Start of Text excerpt
The Birds Eye UK and Ireland marketing director tells Tim Healey why frozen food still has a perception problem, how changing eating habits are reshaping the category and why the fundamentals of behavior change still matter.
You’ve worked across food and FMCG brands including Jordans, Ryvita, Bahlsen and now Birds Eye. How did that journey unfold?
I left university knowing that I loved marketing, but not really knowing what a variety of disciplines are covered by the term. Initially, I worked at a food service company, more as a distributor, rather than a brand owner. I really enjoyed it.
I also loved working with the brands that were part of the business and quickly realised that it was the brand side of things that I really wanted to get into. From there, my next role was at Jordans. It was run by Bill and David Jordan, who founded the company and brought granola to the UK after travelling in California in the 1960s. It was there that I got my first full sense of brand management.
It was a small business. Our decisions were very much based on intuition. The founder was still a key part of the operation, always walking through the offices. I looked after the cereals and worked across projects that touched the whole organisation, from farmers in the fields right through to store shelves. Jordans was then bought by ABF and merged with Ryvita. In some ways the products were quite similar, wholegrain, high fibre, but there was a very different positioning, which is the beauty of branding.
End of Text excerpt
Start of Dataset excerpt
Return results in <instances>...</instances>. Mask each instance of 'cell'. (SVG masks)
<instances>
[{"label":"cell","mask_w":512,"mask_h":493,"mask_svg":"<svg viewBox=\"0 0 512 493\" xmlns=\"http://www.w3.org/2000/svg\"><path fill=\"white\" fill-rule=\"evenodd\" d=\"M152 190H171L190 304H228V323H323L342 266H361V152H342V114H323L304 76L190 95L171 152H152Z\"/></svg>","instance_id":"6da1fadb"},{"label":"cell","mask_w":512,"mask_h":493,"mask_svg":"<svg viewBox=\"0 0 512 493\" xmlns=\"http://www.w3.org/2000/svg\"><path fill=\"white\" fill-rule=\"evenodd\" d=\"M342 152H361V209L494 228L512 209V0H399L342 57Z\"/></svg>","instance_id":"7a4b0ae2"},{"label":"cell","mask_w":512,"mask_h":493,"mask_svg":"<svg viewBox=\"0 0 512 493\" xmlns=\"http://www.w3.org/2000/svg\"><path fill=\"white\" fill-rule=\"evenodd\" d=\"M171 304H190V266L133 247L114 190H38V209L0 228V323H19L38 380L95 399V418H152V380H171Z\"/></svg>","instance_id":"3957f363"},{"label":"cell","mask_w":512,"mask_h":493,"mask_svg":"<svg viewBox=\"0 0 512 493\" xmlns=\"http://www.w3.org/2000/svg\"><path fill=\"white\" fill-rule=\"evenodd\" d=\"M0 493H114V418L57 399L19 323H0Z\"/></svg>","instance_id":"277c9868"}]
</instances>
End of Dataset excerpt
Set of tasks:
**a)** In the interview, what happened to Jordans after it was bought by ABF?
**b)** Retype the interview word for word, starting with "The Birds Eye" and going on through "change still matter.".

Outputs in order:
**a)** It was merged with Ryvita.

**b)**
The Birds Eye UK and Ireland marketing director tells Tim Healey why frozen food still has a perception problem, how changing eating habits are reshaping the category and why the fundamentals of behavior change still matter.